This post is inspired by Scott Thornbury’s recent P = pronunciation post. As always it’s great, thought-provoking stuff, and the comments make fascinating reading.
What I wanted to pick up on and think through a bit more was Scott’s “t” anecdote:
I remember being told by a well-intentioned Spanish teacher: “Your problem is that you use the English ‘t’ sound instead of the Spanish one”. To which I replied, “No, the ‘t’ sound is the very least of my problems! My problem is that I don’t know the endings of the verbs, that I don’t have an extensive vocabulary, that I can’t produce more than two words at a time. … and so on”. That is to say, in the greater scheme of things, the phonetic rendering of a single consonant sound was not going to help me become a proficient speaker of Spanish.
This struck a deep chord – as no doubt it will with most adult language learners, no matter what language they’re learning – but it also made me think of an example where the correction of one phoneme did make a huge difference. Although in that case it was a question of eliminating a native phoneme that did not exist in the target language, rather than trying to acquire a new one.
I was working in Italy at the time. A colleague was miffed at being told repeatedly how “cute” her English accent was. She took it to mean that her Italian was poor and wanted to do something about it. We identified one sound in particular as being the main culprit – the /ƏƲ/ of no and go and so. It isn’t a sound that exists in Italian (though it is used as an exclamation in Roman dialect or slang). The letter “o” is pronounced as /o/ as in not, got, shot or / Ɔ:/ as in four, door, more, but never as / ƏƲ /.
Eliminating the / ƏƲ / from her Italian worked wonders. The stock English accent disappeared. Listeners’ perceptions changed. Her language output was taken more seriously, she got more compliments on her efforts to learn Italian and less on her “cute” accent. Her L2 self-image improved dramatically, her confidence soared.
Turning the tables on the experiment, I reversed the process with my students. Italy, as you will no doubt know, has a great tradition in dubbing English language films. They do it very well, at times adding extra value and a new layer of meaning. One of my favourites is Stanlio I Ollio – Laurel and Hardy in Italian. They have stock English accents peppered with “ohs”. It definitely adds to the comedy. (See an example here on youtube – even if you don’t speak Italian I think you can still probably pick up the accent).

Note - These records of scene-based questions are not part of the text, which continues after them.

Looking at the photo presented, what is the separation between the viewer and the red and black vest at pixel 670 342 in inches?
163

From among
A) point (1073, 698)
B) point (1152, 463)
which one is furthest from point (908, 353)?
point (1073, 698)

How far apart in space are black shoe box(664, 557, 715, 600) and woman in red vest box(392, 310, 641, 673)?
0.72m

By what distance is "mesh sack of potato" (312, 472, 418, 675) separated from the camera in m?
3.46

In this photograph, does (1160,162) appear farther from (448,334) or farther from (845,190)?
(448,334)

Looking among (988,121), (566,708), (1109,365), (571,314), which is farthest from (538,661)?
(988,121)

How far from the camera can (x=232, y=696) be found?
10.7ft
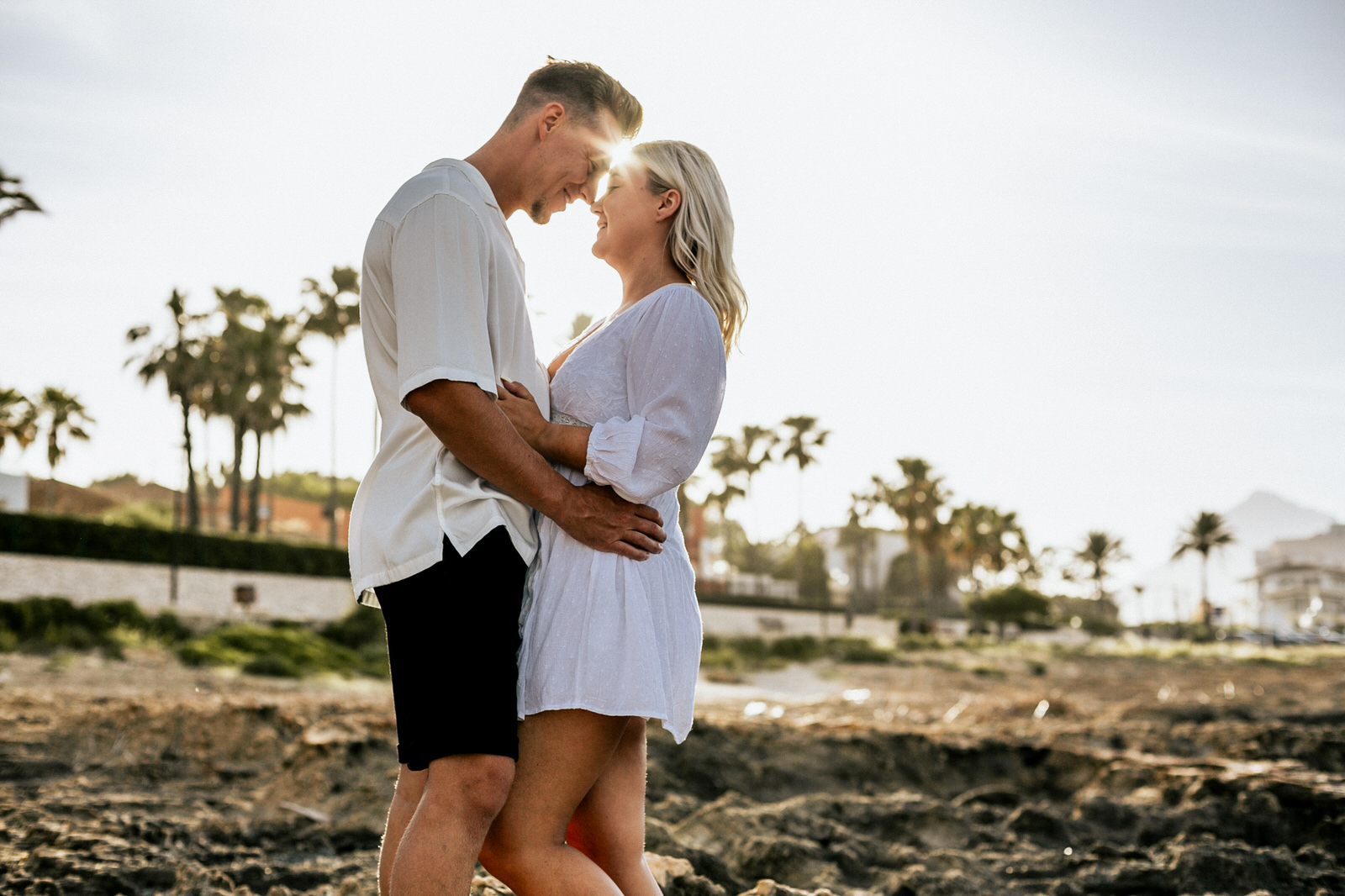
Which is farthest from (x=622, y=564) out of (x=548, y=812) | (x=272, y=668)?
(x=272, y=668)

I confessed my love of Stanlio i Ollio to my students and got an enthusiastic response. They could all imitate the accent in Italian – and sound pretty convincing. We worked on some international Italian words – the usual suspects, pizza, spaghetti, Ferrari, fiasco, pronto – the students said them in Italian and again in “Stanlio i Ollio”. We looked at the offending “oh” sound and fact that consonant sounds aren’t doubled. We tried some stock phrases, and then a short role play. In the role play one was Italian and the other either Stanlio or Ollio.
I’m not going to claim that this had lasting – or even, in some cases, temporary – results, but it did raise awareness of “voice” – and it helped some students feel more confident in their ability to cope with what they perceived as a pronunciation “issue”.
And I’m certainly not claiming that this approach is in any way new or original. Studying the contrasting pronunciation of borrowed words is a standard exercise in language classes. It’s fun, it’s simple – and it’s often effective.